How to Make Homemade Bagels

The ubiquitous, crunchy yet chewy bagel is so common, I can't think of a coffee shop that doesn't sell them.  It is so common that it seems almost crazy to think that you could make them at home.  That's what made me want to make them at home.  How hard could it be?  Turns out, not hard and very rewarding.  The possibilities are endless. Cheese and jalapeno, blueberry, olive and roasted garlic, cinnamon and raisin, and so on.  Whatever you can think up, you can adjust this dough recipe to.  I would make your additions in the last few minutes of developing the dough, making sure that none of the additives are too moist.  Then let rise as usual.  Below is a plain dough recipe with toppings added.  I'd love to see and hear about your additives and results.



4 1/2 cups bread flour

1 1/4 cups warm water

3 tbsp. white sugar

2 tbsp. vegetable oil 

1 tbsp. instant yeast

1 tsp. salt

1. Combine all ingredients in mixer bowl with dough hook and mix on low until well developed; approximately 8 minutes.  The dough will be quite dense so if you need to, you can take the dough out of the mixer once it has developed and knead for the last 3 minutes or so.  Some mixers have more powerful motors than others.  You can do this entirely by hand if you don't have a mixer.
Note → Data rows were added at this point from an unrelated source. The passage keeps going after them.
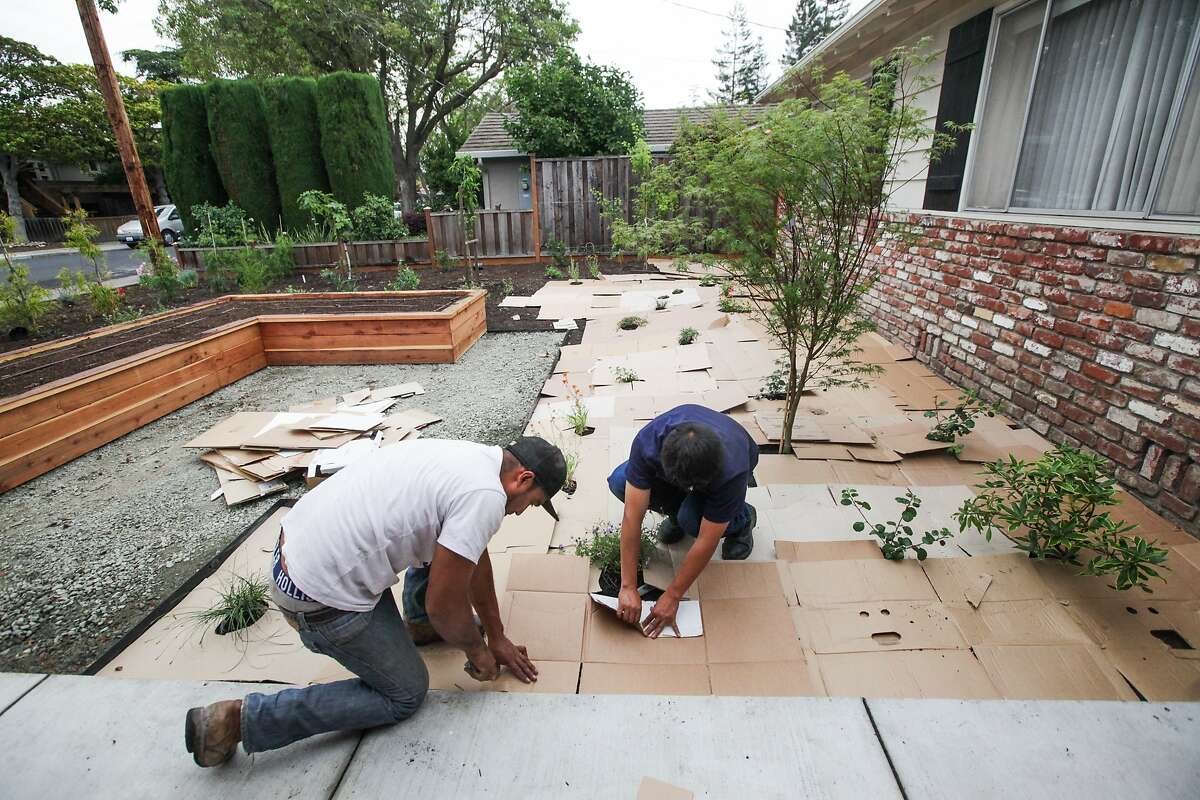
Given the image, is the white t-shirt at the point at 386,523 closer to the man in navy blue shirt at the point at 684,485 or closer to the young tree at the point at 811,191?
the man in navy blue shirt at the point at 684,485

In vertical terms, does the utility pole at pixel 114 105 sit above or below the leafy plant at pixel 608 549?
above

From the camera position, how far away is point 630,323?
5930mm

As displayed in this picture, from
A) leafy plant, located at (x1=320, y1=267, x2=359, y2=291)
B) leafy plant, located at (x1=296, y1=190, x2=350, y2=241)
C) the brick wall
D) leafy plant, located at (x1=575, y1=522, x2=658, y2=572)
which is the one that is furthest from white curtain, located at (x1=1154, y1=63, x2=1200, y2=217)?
leafy plant, located at (x1=296, y1=190, x2=350, y2=241)

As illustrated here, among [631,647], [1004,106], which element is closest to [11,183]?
[631,647]

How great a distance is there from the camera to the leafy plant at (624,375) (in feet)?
14.6

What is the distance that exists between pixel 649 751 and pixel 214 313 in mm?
6330

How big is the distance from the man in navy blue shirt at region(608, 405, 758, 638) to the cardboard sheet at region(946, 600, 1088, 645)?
860 millimetres

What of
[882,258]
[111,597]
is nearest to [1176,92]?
[882,258]

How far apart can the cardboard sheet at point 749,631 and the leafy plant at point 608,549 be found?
33 centimetres

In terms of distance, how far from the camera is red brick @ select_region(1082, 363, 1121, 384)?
2.72 meters

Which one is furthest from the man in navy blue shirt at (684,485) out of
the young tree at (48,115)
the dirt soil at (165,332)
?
the young tree at (48,115)

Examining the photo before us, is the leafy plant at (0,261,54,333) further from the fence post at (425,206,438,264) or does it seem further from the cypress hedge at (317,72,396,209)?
the cypress hedge at (317,72,396,209)

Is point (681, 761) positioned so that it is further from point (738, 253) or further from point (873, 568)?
point (738, 253)

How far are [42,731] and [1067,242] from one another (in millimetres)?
4815
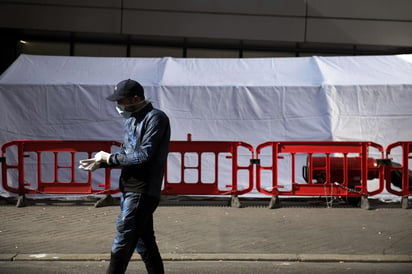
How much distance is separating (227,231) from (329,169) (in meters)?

2. Form the dough into a round, smooth ball and place in a well oiled, large bowl, turning the dough to cover with oil (so it doesn't dry out while rising).  Cover bowl loosely with a tea towel or cling wrap and let the dough rise 2 hours in a warm area of your kitchen. It will more than double in size.

3. Preheat oven to 475F. Place the dough on floured surface and roll into a rope (the size you want your bagels determines how thin or thick your rope is).  Divide into equal parts (6 pieces for extra large bagels or 16 for mini bagels).  Poking a thumb through the centre of each piece, work the dough into an 0 shape accordingly.  Place on parchment lined pan and let rest for 15 minutes, uncovered.  Don't worry if they look a bit knarled up.  I actually like that as they look homemade and don't look like they were made in a machine at a bakery, as long as they are about the same size as each other for even baking.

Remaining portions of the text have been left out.